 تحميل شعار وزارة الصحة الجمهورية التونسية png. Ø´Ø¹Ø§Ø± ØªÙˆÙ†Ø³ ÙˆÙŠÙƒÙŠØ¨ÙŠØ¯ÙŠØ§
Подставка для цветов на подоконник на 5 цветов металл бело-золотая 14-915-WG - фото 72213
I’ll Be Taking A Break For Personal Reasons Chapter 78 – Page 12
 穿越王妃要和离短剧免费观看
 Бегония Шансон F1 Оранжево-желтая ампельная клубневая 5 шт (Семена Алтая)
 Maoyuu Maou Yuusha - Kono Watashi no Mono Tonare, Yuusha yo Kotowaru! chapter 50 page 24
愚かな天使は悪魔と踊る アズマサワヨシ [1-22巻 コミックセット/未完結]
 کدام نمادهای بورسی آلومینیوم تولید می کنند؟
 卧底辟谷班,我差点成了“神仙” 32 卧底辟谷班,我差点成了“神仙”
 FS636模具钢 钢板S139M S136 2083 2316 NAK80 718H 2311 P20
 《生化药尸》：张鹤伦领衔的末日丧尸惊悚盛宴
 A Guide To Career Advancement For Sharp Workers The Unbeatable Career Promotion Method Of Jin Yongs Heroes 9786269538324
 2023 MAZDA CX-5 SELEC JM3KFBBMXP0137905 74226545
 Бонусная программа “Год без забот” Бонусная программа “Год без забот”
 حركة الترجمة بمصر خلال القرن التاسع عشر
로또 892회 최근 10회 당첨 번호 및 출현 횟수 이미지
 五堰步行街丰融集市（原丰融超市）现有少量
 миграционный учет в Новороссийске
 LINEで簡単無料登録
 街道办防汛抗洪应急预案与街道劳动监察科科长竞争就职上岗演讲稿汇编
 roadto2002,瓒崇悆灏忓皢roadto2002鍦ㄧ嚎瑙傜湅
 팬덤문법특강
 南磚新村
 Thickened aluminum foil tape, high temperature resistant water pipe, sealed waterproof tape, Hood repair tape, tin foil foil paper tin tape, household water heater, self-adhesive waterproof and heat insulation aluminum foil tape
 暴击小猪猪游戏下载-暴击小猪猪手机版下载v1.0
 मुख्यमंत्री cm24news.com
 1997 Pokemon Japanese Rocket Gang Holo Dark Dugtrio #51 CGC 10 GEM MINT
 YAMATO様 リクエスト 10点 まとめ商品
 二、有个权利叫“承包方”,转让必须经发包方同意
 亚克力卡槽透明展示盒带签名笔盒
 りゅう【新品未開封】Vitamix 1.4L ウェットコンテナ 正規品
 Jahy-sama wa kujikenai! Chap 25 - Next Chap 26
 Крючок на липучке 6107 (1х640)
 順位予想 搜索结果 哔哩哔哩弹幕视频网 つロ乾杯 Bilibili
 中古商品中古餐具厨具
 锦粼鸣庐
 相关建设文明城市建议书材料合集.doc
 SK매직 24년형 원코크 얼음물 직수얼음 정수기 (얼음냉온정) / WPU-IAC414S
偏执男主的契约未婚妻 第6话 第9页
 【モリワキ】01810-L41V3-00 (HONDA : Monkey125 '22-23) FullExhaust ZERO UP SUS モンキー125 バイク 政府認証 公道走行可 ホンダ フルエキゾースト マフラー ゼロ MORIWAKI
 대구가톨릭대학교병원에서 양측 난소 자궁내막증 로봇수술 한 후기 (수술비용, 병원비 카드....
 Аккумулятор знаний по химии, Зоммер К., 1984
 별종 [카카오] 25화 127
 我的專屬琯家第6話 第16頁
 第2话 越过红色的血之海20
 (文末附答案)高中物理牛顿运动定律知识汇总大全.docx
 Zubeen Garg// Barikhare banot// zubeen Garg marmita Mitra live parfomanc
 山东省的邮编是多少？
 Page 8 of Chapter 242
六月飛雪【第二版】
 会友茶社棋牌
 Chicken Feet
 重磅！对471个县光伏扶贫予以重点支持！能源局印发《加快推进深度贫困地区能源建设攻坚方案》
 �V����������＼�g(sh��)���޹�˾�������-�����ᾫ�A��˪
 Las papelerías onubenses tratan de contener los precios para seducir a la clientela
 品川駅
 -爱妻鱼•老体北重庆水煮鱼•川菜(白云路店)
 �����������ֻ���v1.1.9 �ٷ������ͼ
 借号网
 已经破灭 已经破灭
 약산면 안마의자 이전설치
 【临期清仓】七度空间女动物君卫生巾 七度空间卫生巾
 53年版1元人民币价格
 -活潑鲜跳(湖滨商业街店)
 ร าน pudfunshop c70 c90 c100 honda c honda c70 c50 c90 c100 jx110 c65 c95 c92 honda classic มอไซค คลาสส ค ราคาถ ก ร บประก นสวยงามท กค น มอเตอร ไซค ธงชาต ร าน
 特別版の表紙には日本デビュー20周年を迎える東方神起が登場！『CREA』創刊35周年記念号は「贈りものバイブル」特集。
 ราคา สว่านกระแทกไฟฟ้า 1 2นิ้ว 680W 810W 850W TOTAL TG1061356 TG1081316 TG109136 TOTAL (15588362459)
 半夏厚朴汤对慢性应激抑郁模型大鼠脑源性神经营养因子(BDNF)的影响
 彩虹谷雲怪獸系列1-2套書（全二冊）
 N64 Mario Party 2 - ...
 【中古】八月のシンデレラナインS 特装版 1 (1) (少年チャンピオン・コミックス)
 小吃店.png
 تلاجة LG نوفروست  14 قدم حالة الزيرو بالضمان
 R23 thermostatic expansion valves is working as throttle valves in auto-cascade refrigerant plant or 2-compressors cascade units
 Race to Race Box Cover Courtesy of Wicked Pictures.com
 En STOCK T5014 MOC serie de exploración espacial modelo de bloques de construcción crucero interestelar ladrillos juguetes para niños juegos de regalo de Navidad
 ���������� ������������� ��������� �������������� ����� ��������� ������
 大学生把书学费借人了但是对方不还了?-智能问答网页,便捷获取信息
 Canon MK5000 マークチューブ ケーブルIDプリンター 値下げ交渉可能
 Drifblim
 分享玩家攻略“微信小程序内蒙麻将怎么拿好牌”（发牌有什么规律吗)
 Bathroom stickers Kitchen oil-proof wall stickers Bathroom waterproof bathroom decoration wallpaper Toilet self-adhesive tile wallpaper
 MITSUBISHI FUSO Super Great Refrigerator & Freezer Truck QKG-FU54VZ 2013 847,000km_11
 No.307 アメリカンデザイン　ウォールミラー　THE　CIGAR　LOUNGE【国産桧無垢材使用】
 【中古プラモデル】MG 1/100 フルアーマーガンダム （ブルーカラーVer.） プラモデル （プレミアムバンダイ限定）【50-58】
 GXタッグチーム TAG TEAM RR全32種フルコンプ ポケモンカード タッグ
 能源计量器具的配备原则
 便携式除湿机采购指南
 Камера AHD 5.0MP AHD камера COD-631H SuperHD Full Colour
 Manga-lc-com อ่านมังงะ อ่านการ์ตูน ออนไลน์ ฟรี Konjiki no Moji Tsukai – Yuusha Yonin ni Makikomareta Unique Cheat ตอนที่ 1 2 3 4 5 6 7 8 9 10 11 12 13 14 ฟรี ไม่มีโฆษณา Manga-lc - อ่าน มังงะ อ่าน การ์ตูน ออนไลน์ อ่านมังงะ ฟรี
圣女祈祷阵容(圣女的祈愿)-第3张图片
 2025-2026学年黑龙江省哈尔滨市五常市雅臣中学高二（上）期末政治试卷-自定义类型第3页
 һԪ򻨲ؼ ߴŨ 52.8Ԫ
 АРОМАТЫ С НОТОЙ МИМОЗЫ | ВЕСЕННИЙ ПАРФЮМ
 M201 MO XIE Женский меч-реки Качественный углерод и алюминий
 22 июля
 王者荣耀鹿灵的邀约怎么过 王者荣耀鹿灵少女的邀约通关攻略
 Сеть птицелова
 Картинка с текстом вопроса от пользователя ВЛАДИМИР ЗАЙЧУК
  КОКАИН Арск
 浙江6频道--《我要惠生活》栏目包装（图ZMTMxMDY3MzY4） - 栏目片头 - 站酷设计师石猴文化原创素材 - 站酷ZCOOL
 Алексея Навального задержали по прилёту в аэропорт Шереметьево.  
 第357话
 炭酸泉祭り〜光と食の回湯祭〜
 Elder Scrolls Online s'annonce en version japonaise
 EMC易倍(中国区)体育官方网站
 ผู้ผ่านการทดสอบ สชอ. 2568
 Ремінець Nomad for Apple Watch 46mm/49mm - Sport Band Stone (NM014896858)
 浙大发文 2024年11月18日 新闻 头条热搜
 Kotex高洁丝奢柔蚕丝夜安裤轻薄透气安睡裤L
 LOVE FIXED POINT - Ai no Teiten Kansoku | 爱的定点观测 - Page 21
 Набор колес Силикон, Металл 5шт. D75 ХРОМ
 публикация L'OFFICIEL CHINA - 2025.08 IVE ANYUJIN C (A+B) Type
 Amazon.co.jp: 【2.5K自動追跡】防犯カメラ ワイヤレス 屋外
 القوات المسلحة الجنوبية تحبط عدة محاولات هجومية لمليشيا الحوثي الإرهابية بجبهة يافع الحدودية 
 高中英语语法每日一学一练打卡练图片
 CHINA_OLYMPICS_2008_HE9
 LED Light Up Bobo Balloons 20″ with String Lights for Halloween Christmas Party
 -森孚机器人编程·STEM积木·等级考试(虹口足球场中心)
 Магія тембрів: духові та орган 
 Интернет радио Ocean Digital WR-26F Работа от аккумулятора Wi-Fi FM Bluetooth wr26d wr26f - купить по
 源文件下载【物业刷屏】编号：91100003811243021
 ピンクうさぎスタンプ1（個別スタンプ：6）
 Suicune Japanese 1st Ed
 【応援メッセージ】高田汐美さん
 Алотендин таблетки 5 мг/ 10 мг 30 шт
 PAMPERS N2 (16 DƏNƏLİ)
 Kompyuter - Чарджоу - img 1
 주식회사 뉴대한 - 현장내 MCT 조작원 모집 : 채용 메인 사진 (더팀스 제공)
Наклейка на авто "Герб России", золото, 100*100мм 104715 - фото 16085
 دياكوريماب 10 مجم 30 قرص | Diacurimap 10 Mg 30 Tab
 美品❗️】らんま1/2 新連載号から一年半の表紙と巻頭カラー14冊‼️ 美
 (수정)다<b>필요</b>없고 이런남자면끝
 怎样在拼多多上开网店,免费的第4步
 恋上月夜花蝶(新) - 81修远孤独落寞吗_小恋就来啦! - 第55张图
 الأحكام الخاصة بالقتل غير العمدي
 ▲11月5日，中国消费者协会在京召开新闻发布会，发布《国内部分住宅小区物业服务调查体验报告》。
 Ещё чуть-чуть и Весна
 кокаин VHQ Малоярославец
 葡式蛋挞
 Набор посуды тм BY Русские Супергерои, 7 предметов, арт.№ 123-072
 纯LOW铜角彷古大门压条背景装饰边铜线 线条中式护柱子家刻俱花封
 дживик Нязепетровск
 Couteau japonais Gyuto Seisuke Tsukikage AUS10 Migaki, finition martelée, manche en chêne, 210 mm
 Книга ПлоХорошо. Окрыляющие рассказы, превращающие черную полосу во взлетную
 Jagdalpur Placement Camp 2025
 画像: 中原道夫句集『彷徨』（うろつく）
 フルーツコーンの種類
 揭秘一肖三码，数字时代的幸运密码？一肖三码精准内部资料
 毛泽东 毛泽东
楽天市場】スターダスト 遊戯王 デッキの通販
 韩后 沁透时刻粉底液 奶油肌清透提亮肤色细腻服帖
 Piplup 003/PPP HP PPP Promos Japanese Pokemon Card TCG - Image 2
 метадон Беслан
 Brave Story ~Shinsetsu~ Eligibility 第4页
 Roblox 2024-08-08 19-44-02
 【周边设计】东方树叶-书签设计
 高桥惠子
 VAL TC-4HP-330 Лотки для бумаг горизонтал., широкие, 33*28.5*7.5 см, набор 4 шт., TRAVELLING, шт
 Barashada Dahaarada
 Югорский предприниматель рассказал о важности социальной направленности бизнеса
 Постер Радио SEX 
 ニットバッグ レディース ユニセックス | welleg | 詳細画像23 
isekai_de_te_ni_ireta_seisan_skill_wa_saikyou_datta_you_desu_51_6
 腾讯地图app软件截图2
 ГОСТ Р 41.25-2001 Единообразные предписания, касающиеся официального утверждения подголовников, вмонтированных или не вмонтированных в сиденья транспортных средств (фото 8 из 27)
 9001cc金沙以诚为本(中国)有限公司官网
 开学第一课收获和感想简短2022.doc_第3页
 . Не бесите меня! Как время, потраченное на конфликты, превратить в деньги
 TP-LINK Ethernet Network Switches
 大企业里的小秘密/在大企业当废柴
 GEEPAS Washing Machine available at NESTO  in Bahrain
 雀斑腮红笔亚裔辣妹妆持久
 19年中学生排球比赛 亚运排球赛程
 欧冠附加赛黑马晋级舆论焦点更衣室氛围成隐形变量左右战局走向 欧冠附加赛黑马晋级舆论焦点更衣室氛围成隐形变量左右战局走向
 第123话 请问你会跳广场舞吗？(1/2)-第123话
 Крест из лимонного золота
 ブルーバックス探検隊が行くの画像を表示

- **TASK STATEMENT**: All that is wanted is the stretch of lines above from the one containing "Алотендин таблетки 5 мг/ 10 мг 30 шт" through the one containing "Набор посуды тм", duplicated exactly.

- **RESPONSE TO THE TASK**:
 Алотендин таблетки 5 мг/ 10 мг 30 шт
 PAMPERS N2 (16 DƏNƏLİ)
 Kompyuter - Чарджоу - img 1
 주식회사 뉴대한 - 현장내 MCT 조작원 모집 : 채용 메인 사진 (더팀스 제공)
Наклейка на авто "Герб России", золото, 100*100мм 104715 - фото 16085
 دياكوريماب 10 مجم 30 قرص | Diacurimap 10 Mg 30 Tab
 美品❗️】らんま1/2 新連載号から一年半の表紙と巻頭カラー14冊‼️ 美
 (수정)다<b>필요</b>없고 이런남자면끝
 怎样在拼多多上开网店,免费的第4步
 恋上月夜花蝶(新) - 81修远孤独落寞吗_小恋就来啦! - 第55张图
 الأحكام الخاصة بالقتل غير العمدي
 ▲11月5日，中国消费者协会在京召开新闻发布会，发布《国内部分住宅小区物业服务调查体验报告》。
 Ещё чуть-чуть и Весна
 кокаин VHQ Малоярославец
 葡式蛋挞
 Набор посуды тм BY Русские Супергерои, 7 предметов, арт.№ 123-072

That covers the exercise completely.